Space Command is trying to break operators of that thinking. The first response when something goes wrong, said Maj. Gen. (sel.) Daniel J. Darnell, commander of AFSPC’s Space Warfare Center, should be “think possible attack.”
Amazing.
Of course, operators start from the assumption of malfunctions because U.S. space assets have never been deliberately attacked—a point that I’ve made over and over on this blog.
“Don’t these people read my work?”
One of the major arguments for arms control rests on inadequacies in the rational actor model of deterrence. Think of arms control as a set of organizational responses to the various modes of failure for deterrence. One of the biggest problems with deterrence is a little a theorem developed by Thomas Bayes to calculate conditional probabilities.
To be very simple-minded, Bayes argues that we start with a prior assumption (an attack, for example, is underway or not) and update it to reflect a new piece of information (such as a warning). That small adjustment to the rational actor model has big implications for deterrence.
For example, warning systems for nuclear weapons will not work very well—a point ably demonstrated in a slim volume by Bruce Blair and John Steinbruner enitled The Effects of Warning on Strategic Stability (Brookings Institution Press 1991).

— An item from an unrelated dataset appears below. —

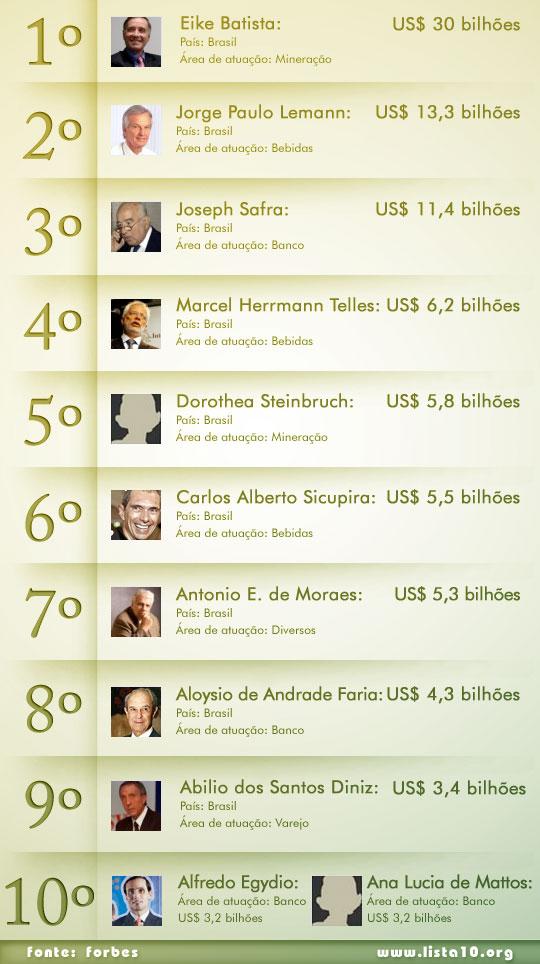 10 brasil:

Blair and Steinbruner argue that warnings of a nuclear attack (which would include a conventional attack on space systems) will not have enough time or salience to overcome the National Command Authorities prior belief that an attack is or is not underway. The result is that a “bolt from the blue” will be discounted in peacetime, while a false alarm in a (very) deep crisis would start a war.
The implication of Blair and Steinbruner’s argument, in the nuclear context, would be to ease off what then-Governor Bush called high-alert, hair-trigger status [of nuclear weapons]—another dangerous vestige of Cold War confrontation.
They would not propose, as AFSPC does, extending the nuclear hair trigger back into space.